**Written problem 1:** In the trailer hitch thread, what rim and tire size did shoeless install in place of the 8" rims?
**Written problem 2:** Pick up the trailer hitch thread right after its final sentence and keep it going.

[Start Given text]

I do think you should have searched a little more for a drop ball mount that would have fit you receiver.

Here's one on amazon. Curt MFG. Class 1 1 1/4" Ball Mount Hitch 
https://www.amazon.com/Curt-MFG-Class-Mount-Hitch/dp/B0052KB4KI


----------



## fishin_magician (Apr 3, 2015)

Thanks for all the replys guys I went fishing it was all good


----------



## Riverdog (Apr 3, 2015)

After all is said and done...that's what it's all about. 8)


----------



## shoeless (Jan 11, 2019)

Looking at the date stamps on the thread I'm betting the OP has come to resolution on this by now, but for people browsing around looking for thoughts ... seems like a larger tire/rim combo might be an option to at least partially mitigate. Obviously budget and the characteristics of the ramp enter the equation as well.

I bought a used trailer with 8" rims off Craig's List that hung off the back of my truck at a ludicrous angle. Needed tires, I didn't trust the bearings, and I hated the lug bolt (instead of lug nut) set up. 

I installed new hubs and 13" rim/tires. My recollection is it was about $160 total. Been trailering my 14' Duranautic with it past 3 years with no issues. Still not completely level, but way way better. Stacking hitch adapter on top of drop adapter doesn't seem like a long term wise move. Peace of mind is priceless.

By the way, if you buy a used trailer, remember to check the lug bolt torque before you drive it home. This purchase lost a wheel, at speed, on I-95 through North Philly; which was … exciting.


----------



## maintenanceguy (Jan 12, 2019)

As light as that boat and trailer are, you're fine. A single axle trailer can handle a lot of being out of level before it becomes a problem. The drop hitch with all the extra pins and angles will increase stress on some parts but this stuff is overbuilt enough to be able to handle the extra stress - it's made for towing stuff much bigger than what you're towing.

[End Given text]
[Start Stored records]

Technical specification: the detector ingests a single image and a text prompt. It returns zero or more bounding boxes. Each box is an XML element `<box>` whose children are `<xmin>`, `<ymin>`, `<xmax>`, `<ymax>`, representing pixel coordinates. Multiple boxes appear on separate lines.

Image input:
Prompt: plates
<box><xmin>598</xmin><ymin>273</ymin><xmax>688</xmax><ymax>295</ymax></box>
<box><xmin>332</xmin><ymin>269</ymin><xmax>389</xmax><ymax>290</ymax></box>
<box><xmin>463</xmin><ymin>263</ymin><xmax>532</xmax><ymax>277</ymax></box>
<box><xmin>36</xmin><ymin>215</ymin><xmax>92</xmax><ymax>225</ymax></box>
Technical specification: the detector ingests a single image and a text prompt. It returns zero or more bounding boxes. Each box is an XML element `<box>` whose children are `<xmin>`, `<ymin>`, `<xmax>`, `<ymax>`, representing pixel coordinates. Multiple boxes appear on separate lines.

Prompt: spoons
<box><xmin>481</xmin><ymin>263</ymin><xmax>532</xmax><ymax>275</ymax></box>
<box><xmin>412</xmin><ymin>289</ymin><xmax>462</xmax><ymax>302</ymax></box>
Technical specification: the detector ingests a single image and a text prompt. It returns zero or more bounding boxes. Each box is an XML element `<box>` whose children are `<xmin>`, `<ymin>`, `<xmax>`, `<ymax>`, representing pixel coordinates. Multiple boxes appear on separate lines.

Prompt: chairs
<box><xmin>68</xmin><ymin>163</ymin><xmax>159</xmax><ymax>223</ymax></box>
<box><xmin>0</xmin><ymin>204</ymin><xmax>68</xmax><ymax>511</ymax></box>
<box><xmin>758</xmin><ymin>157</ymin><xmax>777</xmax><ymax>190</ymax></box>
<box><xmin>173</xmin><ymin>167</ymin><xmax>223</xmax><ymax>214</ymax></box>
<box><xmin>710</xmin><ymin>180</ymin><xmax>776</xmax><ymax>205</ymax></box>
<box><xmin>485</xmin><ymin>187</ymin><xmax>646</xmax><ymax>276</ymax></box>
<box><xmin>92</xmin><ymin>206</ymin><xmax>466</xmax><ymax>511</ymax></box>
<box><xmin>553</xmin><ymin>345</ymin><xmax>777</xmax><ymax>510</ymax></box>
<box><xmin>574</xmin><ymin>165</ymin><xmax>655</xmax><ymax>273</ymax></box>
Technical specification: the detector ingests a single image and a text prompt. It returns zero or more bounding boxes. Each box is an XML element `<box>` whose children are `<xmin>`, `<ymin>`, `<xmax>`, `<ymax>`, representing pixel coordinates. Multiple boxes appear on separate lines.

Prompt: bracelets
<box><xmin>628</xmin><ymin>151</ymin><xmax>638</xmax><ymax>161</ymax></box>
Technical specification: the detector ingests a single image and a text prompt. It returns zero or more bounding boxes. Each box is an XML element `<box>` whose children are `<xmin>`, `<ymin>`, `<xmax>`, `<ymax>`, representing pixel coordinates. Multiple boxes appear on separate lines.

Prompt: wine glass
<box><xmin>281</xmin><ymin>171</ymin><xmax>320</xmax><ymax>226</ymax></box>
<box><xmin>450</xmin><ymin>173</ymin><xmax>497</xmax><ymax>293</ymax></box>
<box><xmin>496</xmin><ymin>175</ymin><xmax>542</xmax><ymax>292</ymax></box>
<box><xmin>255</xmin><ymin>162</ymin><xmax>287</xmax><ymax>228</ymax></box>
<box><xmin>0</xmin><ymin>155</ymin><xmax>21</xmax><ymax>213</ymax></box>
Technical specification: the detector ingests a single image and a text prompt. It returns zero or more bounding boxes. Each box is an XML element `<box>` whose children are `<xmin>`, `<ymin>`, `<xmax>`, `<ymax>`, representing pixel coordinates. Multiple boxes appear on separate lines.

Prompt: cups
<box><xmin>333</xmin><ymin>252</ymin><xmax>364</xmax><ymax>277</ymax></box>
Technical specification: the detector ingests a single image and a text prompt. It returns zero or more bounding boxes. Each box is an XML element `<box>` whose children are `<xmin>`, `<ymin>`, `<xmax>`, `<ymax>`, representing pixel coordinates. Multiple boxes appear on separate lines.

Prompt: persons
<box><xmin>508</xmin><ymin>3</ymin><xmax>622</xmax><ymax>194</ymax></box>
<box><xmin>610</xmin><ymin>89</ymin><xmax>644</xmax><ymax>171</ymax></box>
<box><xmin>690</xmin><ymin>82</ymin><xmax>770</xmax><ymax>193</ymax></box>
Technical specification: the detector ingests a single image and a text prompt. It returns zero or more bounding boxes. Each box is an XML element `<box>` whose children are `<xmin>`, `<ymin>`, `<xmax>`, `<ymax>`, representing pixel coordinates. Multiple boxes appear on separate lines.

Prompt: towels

[End Stored records]

**Response 1:** 13" rims and tires.

**Response 2:**
The only concern I have is the height of the prop off the ground. Tilt the motor up when you're on the road to get more clearance. If you will be traveling more than a few short miles to the ramp, $30 spent on a transom saver might save you hundreds in repairs.


----------



## ppine (Jan 12, 2019)

In the lower photo on flat ground, your trailer is pretty level. 
The position of the boat on the trailer makes it look like it is too high. 
With a boat that light I say you are fine as it is.


----------



## CedarRiverScooter (Jan 12, 2019)

Well I must be paddling upstream - I intentionally have the receiver turned up & tongue riding high. Then it launches that much easier on the shallow ramp I have to use.


----------



## eshaw (Jan 12, 2019)

I sure wouldn't change out my tires to correct the angle. I have my trailer set up where the tongue sets almost level, it's a little high but not much. I like to be able to step in and out of my trailer from ground level without using the trailer itself. It really helps a lot when using a shallow ramp or a steep ramp when the water is down.


----------



## LDUBS (Jan 13, 2019)

When I looked at the pic, my initial thought was is there enough tongue weight. 

That aside, everyone realize we are discussing an almost 4 year old post!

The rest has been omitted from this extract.